══ TEXT SEGMENT

January 25, 2008
A host of big-name chefs and restaurateurs are adding star power to the Tokyo dining scene
Originally published on metropolis.co.jp on January 2008Paul Bocuse After a rocky debut at Brasserie Paul Bocuse Le Musée in Roppongi (which our reviewer called “joyless”), the renowned French chef recovered nicely at two eateries across town. In the new Marronier Gate dining and shopping complex, visitors to Brasserie Paul Bocuse Ginza can enjoy prix fixe lunch menus starting at ¥4,500 while taking in views of the city from the stately 10th-floor dining room. At the chef’s newest restaurant in the Daimaru complex in Tokyo station, the menu features monthly specials, like chicken confit and lentil-and-bacon stew, available through the end of January. The interiors at all three restaurants are the work of celebrated Japanese designer Kisho Kurokawa.
Roppongi: 03-5770-8161. Ginza: 03-5159-0321. Daimaru: 03-5218-2211. See www.hiramatsu.co.jp for more info.
Francis Ford Coppola The director of such seminal American films as Apocalypse Now and The Godfather made diners an offer they couldn’t refuse with his debut eatery, located in Roppongi. Coppola’s Vinoteca offers reasonably priced wines from the filmmaker’s well-regarded Northern California vineyard, including a series named after his daughter (and Lost in Translation director), Sofia. The interior features a sinuous bar, open kitchen and glass-enclosed entryway lined with hundreds of bottles. The food menu complements the wine and includes simple pizzas, pasta and appetizers.
Tokyo Midtown, 9-7-4 Akasaka, Minato-ku. Tel: 03-5647-8301. Open daily 11am-3pm and 5pm-midnight. Nearest stn: Roppongi.
Terence Conran The elder statesman of modern design already operates two popular homewares shops in the city, but made his Tokyo restaurant debut with a trio of very different eateries. In Roppongi’s Midtown complex, Botanica occupies pride of place on the top floor, offering modern European fare (as well as good old roast beef) in an elegant yet unstuffy space. Downstairs at Noodle Workshop, visitors can mix and match a variety of pastas and sauces for around ¥1,000, an option that’s popular with local workers. Conran’s flagship Tokyo restaurant is the sumptuous Iconic, where well-heeled Ginza shoppers can enjoy a pricey lunch on the top floor of the new Velvia-kan complex.

════
══ DATA SHOWN

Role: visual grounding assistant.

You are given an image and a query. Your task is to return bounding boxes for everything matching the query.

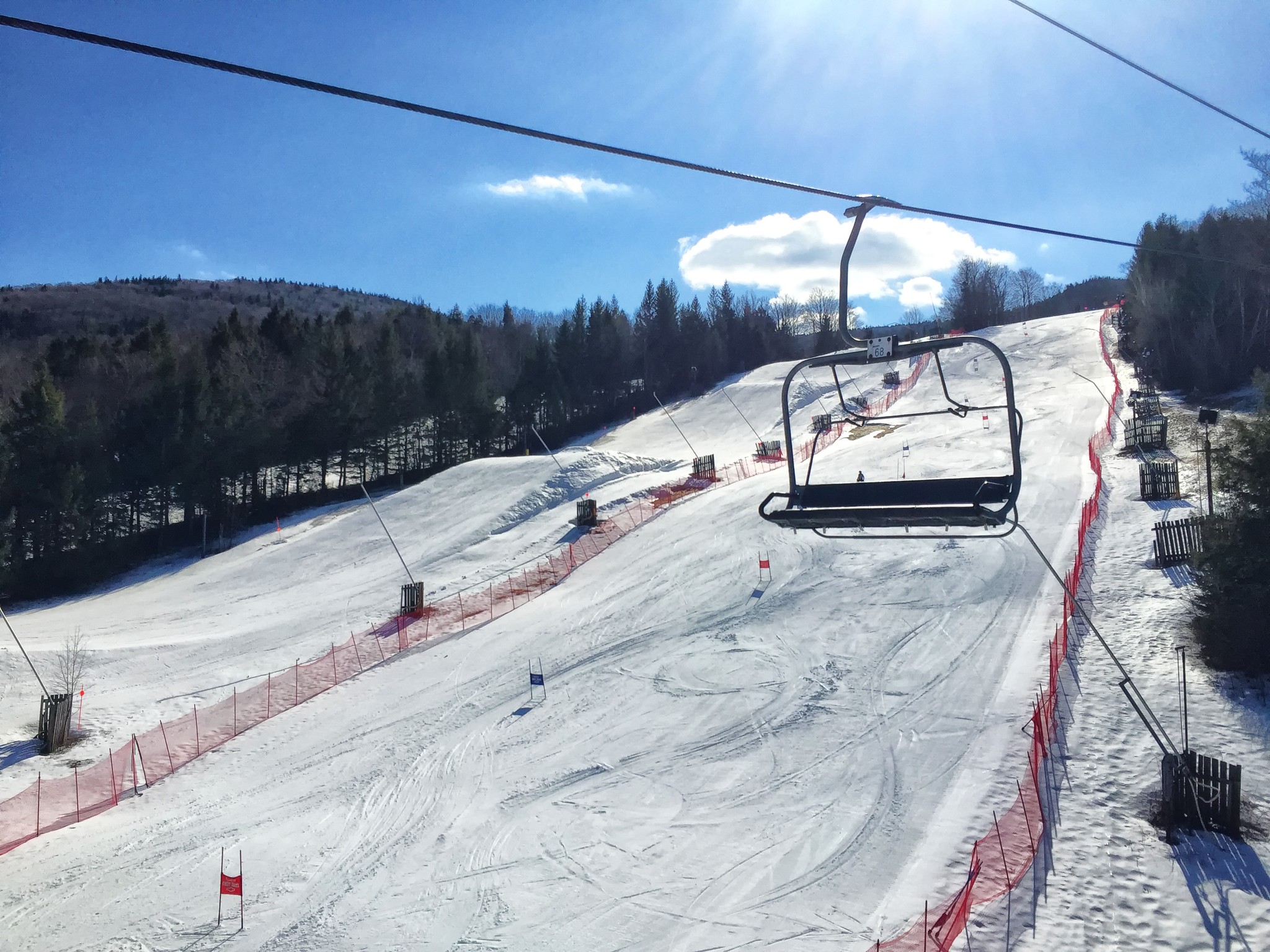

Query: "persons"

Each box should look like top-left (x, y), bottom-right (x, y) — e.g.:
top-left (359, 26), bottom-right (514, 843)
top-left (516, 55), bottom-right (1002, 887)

top-left (856, 470), bottom-right (864, 482)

════

* _EXERCISE OBJECTIVE_:
Retype the passage of the piece on celebrity chefs in Tokyo from "Francis Ford Coppola" up to and including "Nearest stn: Roppongi.", keeping every word and mark unchanged.

* _RESPONSE FOR THIS EXERCISE_:
Francis Ford Coppola The director of such seminal American films as Apocalypse Now and The Godfather made diners an offer they couldn’t refuse with his debut eatery, located in Roppongi. Coppola’s Vinoteca offers reasonably priced wines from the filmmaker’s well-regarded Northern California vineyard, including a series named after his daughter (and Lost in Translation director), Sofia. The interior features a sinuous bar, open kitchen and glass-enclosed entryway lined with hundreds of bottles. The food menu complements the wine and includes simple pizzas, pasta and appetizers.
Tokyo Midtown, 9-7-4 Akasaka, Minato-ku. Tel: 03-5647-8301. Open daily 11am-3pm and 5pm-midnight. Nearest stn: Roppongi.